Die Evangelien sind von Augenzeugen oder Zeitgenossen des Jesusereignisses verfasst. Auch die Apostelschüler wie der Evangelist Lukas berufen sich auf die Augenzeugen des Lebens Jesu. „Schon viele haben es unternommen, eine Darstellung der Begebenheiten zu verfassen, welche in unserer Mitte zum Abschluss gekommen sind. Auch ich habe mich dazu entschlossen, nachdem ich alle Ereignisse von den Anfängen an sorgfältig nachgeforscht habe“ (Lk 1,1-3). Dazu kommt: Die Evangelien wurden nicht bloß von Zeitgenossen Jesu niedergeschrieben, sondern auch für Zeitgenossen Jesu, d.h. für Menschen, die ebenfalls zur Zeit Jesu gelebt haben und alles genau nachprüfen konnten. Gegen etwaige Legendenbildung oder Fälschung spricht auch die Tatsache, dass noch bis zum Jahre 98 zumindest ein Augen- und Ohrenzeuge der Auferstehung Christi lebte, der Apostel Johannes, der in den Jahren 96-98 sein Evangelium verfasste und ebenfalls von der Auferstehung berichtete.
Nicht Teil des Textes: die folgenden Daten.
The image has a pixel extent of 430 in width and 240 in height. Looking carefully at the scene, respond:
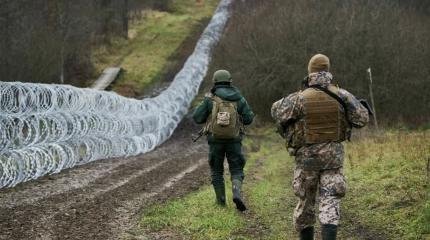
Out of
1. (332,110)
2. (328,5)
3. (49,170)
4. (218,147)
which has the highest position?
A: (328,5)

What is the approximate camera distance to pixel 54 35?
31.6 m

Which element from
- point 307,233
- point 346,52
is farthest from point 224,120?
point 346,52

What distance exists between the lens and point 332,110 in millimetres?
5328

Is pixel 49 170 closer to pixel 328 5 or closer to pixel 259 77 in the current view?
pixel 259 77

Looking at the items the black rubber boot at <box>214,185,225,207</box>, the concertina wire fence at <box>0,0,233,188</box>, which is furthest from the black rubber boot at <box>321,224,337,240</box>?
the concertina wire fence at <box>0,0,233,188</box>

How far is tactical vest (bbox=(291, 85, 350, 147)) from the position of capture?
209 inches

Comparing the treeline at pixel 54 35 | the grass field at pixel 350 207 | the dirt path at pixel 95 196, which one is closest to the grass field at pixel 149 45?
the treeline at pixel 54 35

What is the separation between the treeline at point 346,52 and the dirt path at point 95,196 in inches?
420

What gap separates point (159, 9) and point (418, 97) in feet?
145

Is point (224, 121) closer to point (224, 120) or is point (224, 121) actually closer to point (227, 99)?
point (224, 120)

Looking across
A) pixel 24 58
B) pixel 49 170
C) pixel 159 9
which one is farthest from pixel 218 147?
pixel 159 9

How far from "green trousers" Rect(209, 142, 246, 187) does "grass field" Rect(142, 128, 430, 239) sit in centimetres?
47

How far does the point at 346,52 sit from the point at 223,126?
17.5 m

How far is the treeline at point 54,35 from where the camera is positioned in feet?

Noch wichtiger als das Zeugnis der Evangelisten, also der Freunde Jesu, ist das Zeugnis eines anderen Berichterstatters, an dessen Geschichtlichkeit niemand rütteln kann: das Zeugnis des Apostels Paulus. Er war ein Feind Jesu und hieß zuvor Saulus. Es müssen schon handgreifliche Tatsachen gewesen sein, die einen solchen Mann vom Verfolger Christi zu dessen größten Apostel machten. Dieser Apostel war außerdem sehr gebildet und gelehrt. Er hatte an der Universität Jerusalem studiert. Er wusste genau, dass seine Gegner ihn über die Richtigkeit seiner Aussagen kontrollieren können. Deshalb berief er sich ausdrücklich auf „noch lebende Zeugen“, nämlich sämtliche Apostel und mehr als 500 Brüder, denen Jesus „auf einmal zugleich“ erschienen ist, ja, zuletzt sogar ihm selbst „gleichsam als einer Missgeburt“ (1 Kor 15, 3-8). Das ist das älteste literarische Zeugnis der Auferstehung Christi, niedergeschrieben im Jahre 57. Paulus legt Wert darauf, Zeugen anzuführen, die den auferstandenen Jesus gesehen, ihn gehört und mit ihm gesprochen haben. Das ist ein Zeugnis, so klar und deutlich, dass man es nicht besser verlangen kann. Lebende Zeugen sind es, die der Apostel ausruft; man hat also, wenn man ihm nicht glauben will, noch Gelegenheit, ihn zu widerlegen; aber man macht keinen derartigen Versuch. Man verbietet ihm nur das Predigen darüber. Doch er lässt nicht davon ab, immer wieder darauf hinzuweisen, dass er „nicht etwa Wahnideen nachhänge“, sondern betont die Wichtigkeit und Richtigkeit seines Auferstehungsberichtes. Er deckt mit letzter Konsequenz auf: Wäre Christus nicht auferweckt, so wäre unser Glaube keinen Schuss Pulver wert und alles wäre Lüge (1 Kor 15, 14-17). Gibt es noch eine bessere Bestätigung für die Wahrheit des Jonaswunders an Jesus?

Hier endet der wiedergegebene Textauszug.